Con una mirada fría, supo que quien había llamado a la policía debía ser Claudia.
Parecía que había decidido tomar la iniciativa.
—Oficial, yo no causé la muerte de Ismael. El ramo de flores que llevaron a la habitación estaba alterado, y fue Claudia quien lo envió usando al niño.
—No podemos basarnos solo en tu palabra. ¿Tienes testigos o pruebas? Si no, por favor, acompáñanos.
El policía sacó unas esposas y se las puso a Melibea en las muñecas.
Al ver a Melibea esposada, Renán palideció, visiblemente nervioso.
—Renán, ¿todavía no vas a decir la verdad? ¿Vas a quedarte mirando cómo me llevan? Dile rápido a la policía que fue Claudia quien te pidió que llevaras las flores.
Melibea lo miraba con intensidad. Renán estaba muy nervioso. Miró a todos, tragó saliva y dijo:
—Mami, sé que te hice enojar. Compré las flores para disculparme contigo, ¡no tiene nada que ver con Claudia! Mami, seguro que te equivocas, ¿cómo un ramo de flores podría matar a alguien?
Melibea no podía creer que, incluso viéndola con las esposas puestas, Renán siguiera eligiendo encubrir a Claudia.

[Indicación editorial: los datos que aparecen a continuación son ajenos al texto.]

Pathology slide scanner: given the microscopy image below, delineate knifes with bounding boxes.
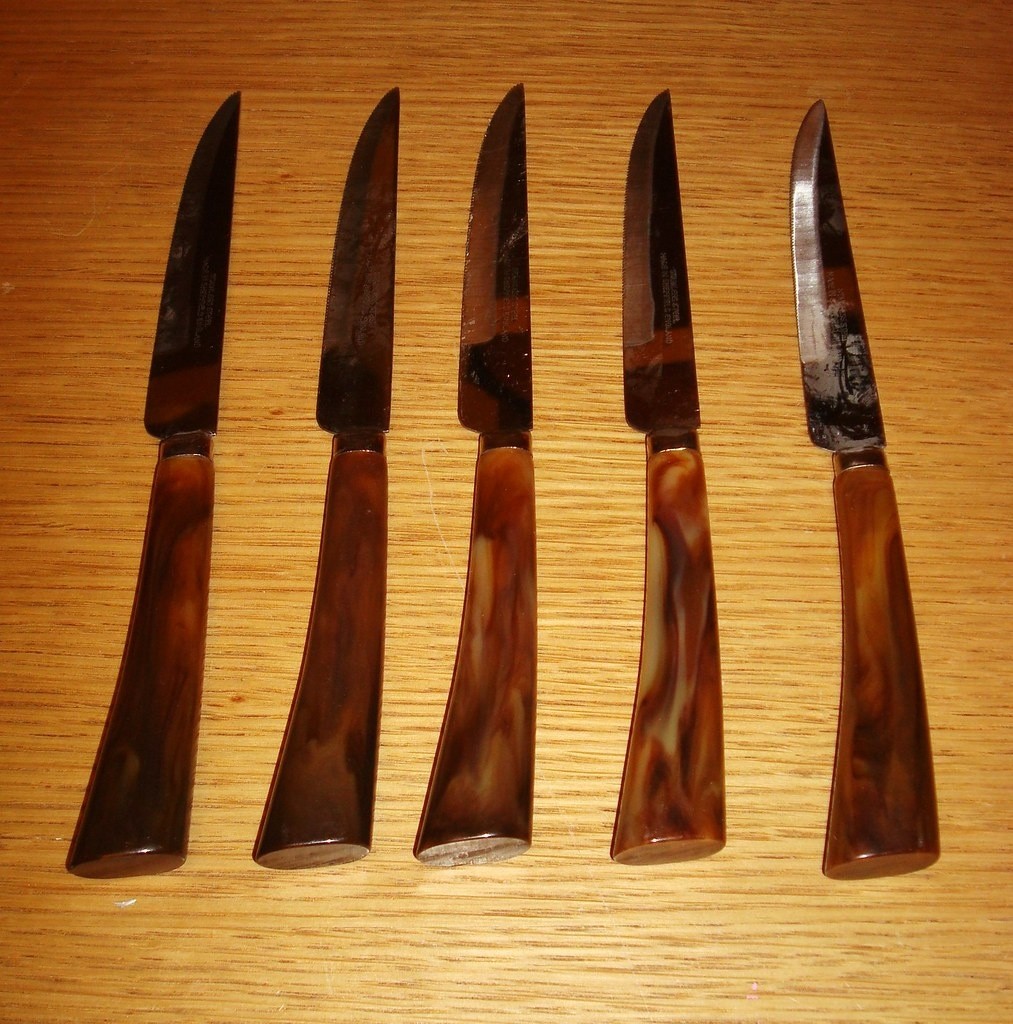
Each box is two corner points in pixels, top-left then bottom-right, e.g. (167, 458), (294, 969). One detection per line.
(413, 82), (536, 869)
(609, 88), (725, 865)
(252, 88), (400, 870)
(66, 90), (241, 879)
(790, 100), (942, 879)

¿Qué era lo que seguía esperando? Renán, al igual que su padre, siempre elegiría a Claudia por encima de ella.
—Por favor, coopera y acompáñanos —dijo el policía.

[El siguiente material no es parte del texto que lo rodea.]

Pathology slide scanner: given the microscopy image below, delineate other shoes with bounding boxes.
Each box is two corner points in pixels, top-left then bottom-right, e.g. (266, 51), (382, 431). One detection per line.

Melibea, en silencio, se dispuso a irse con ellos cuando escuchó a Renán llamarla.
—Mami.
Melibea se dio la vuelta para mirarlo. Al final, no podía ser tan malo.
No podía ser que prefiriera verla arrestada con tal de proteger a Claudia.
Renata tiró de Renán, pero él dijo:
—Mami, no te preocupes. El tío Escalante seguro que irá a rescatarte. Nuestra familia Ortega ya está en la ruina, nadie puede salvar a Claudia.
«¿Entonces yo merezco esto solo porque tengo a alguien que me ayude?».